* Begin *

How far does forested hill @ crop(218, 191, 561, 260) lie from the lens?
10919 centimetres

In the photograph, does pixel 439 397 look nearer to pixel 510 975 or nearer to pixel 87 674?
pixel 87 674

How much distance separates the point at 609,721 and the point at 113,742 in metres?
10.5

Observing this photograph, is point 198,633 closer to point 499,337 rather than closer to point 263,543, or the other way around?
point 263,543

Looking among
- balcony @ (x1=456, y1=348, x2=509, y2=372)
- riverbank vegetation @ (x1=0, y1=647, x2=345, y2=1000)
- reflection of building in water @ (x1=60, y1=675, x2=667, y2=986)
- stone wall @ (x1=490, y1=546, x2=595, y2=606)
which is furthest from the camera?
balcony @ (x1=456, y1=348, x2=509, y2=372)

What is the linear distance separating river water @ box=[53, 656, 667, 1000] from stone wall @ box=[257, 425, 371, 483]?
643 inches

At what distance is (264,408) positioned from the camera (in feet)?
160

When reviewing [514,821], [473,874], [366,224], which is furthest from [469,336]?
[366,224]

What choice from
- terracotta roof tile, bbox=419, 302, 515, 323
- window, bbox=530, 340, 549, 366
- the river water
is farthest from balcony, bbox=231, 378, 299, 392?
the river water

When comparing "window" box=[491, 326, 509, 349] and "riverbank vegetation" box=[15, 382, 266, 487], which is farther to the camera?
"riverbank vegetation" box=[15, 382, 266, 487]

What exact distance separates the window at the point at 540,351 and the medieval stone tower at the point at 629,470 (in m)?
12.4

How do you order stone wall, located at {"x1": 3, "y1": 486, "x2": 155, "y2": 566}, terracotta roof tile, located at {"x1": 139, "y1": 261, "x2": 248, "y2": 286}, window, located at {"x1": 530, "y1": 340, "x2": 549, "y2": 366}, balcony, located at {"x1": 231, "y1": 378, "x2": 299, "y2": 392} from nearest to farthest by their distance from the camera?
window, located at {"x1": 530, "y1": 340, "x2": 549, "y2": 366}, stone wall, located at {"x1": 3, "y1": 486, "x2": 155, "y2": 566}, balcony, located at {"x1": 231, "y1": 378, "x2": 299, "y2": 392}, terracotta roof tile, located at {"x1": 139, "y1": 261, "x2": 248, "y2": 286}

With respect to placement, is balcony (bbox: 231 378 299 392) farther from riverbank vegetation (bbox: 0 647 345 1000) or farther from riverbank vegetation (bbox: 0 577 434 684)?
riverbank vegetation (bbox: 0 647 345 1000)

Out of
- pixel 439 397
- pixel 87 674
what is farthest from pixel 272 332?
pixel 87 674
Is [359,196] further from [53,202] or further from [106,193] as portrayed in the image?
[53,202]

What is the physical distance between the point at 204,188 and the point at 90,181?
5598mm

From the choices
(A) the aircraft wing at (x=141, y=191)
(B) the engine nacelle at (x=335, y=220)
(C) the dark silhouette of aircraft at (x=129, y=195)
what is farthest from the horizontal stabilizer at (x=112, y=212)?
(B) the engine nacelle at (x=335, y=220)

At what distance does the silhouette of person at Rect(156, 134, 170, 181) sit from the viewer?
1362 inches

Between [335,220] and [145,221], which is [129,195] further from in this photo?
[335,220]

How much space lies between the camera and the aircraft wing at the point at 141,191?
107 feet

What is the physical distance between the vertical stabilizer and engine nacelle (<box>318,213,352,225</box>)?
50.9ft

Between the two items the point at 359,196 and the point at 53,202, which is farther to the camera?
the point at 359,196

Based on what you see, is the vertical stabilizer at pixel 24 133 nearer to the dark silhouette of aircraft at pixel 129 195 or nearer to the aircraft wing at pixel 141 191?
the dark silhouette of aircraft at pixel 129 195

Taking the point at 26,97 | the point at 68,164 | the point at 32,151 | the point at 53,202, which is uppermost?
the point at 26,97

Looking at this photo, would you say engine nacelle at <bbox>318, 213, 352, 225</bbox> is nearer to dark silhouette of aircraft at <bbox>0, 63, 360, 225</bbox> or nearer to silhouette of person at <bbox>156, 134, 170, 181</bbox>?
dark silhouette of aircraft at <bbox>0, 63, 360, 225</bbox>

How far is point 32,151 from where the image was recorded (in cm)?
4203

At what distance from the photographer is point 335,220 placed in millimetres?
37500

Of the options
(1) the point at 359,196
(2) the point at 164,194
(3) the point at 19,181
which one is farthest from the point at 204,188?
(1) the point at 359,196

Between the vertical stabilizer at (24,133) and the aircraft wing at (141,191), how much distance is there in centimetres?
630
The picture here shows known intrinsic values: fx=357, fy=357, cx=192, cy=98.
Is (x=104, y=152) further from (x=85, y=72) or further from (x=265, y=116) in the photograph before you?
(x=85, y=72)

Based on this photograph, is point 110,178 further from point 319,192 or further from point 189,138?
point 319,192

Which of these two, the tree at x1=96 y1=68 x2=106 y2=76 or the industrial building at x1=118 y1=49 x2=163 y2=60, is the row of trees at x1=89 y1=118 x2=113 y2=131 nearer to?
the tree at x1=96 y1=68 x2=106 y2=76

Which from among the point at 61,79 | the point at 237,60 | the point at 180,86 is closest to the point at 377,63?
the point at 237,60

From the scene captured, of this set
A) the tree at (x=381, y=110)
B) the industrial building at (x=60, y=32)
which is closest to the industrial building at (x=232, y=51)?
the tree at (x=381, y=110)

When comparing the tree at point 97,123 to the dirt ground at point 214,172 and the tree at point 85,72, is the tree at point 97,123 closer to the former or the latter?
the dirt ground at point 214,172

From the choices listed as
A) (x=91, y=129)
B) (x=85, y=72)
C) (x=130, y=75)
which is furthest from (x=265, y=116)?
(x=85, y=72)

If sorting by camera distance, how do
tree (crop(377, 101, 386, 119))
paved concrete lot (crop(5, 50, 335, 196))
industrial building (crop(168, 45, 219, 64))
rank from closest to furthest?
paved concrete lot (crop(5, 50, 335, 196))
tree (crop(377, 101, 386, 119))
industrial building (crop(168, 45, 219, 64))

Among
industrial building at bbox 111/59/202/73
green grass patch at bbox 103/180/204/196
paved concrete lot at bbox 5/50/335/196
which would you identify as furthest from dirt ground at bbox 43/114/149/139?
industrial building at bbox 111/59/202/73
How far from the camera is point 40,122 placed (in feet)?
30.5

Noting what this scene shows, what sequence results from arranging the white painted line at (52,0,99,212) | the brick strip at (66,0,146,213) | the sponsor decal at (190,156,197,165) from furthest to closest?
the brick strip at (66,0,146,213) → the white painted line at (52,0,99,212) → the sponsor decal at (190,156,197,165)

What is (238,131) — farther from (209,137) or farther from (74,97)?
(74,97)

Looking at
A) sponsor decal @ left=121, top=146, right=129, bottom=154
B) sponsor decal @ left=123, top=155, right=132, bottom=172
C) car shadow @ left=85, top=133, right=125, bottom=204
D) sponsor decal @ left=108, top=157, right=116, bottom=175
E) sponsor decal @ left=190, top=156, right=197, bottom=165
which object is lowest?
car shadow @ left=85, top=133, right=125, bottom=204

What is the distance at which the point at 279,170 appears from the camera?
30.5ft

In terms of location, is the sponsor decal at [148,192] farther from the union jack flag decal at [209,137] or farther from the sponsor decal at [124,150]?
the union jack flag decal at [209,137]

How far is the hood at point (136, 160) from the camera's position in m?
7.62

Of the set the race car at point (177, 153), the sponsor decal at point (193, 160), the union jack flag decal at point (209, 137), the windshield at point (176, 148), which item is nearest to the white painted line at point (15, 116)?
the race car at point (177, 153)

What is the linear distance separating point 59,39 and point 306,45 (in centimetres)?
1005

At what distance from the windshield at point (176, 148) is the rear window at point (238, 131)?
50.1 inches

* End *

**Description of the task:**
In the records above, find the line containing "Noting what this"; please retype it and every line after it through the last line, exactly and with nothing else.

**Completed exercise:**
Noting what this scene shows, what sequence results from arranging the white painted line at (52,0,99,212) | the brick strip at (66,0,146,213) | the sponsor decal at (190,156,197,165) from furthest to closest?
the brick strip at (66,0,146,213) → the white painted line at (52,0,99,212) → the sponsor decal at (190,156,197,165)

What is (238,131) — farther from (209,137) or farther from (74,97)?
(74,97)

Looking at
A) sponsor decal @ left=121, top=146, right=129, bottom=154
B) sponsor decal @ left=123, top=155, right=132, bottom=172
C) car shadow @ left=85, top=133, right=125, bottom=204
D) sponsor decal @ left=108, top=157, right=116, bottom=175
E) sponsor decal @ left=190, top=156, right=197, bottom=165
which object is lowest?
car shadow @ left=85, top=133, right=125, bottom=204

What is the distance at which the point at 279,170 appears from the camera?
30.5ft

In terms of location, is the sponsor decal at [148,192] farther from the union jack flag decal at [209,137] or farther from the sponsor decal at [124,150]?
the union jack flag decal at [209,137]

How far is the hood at point (136, 160) from the camera's position in m?
7.62

Of the set the race car at point (177, 153), the sponsor decal at point (193, 160), the union jack flag decal at point (209, 137), the windshield at point (176, 148), which item is nearest to the white painted line at point (15, 116)?
the race car at point (177, 153)

What is the linear distance separating point 59,39 and point 306,45 (in centimetres)?
1005

At what distance from the windshield at point (176, 148) is the rear window at point (238, 131)?
50.1 inches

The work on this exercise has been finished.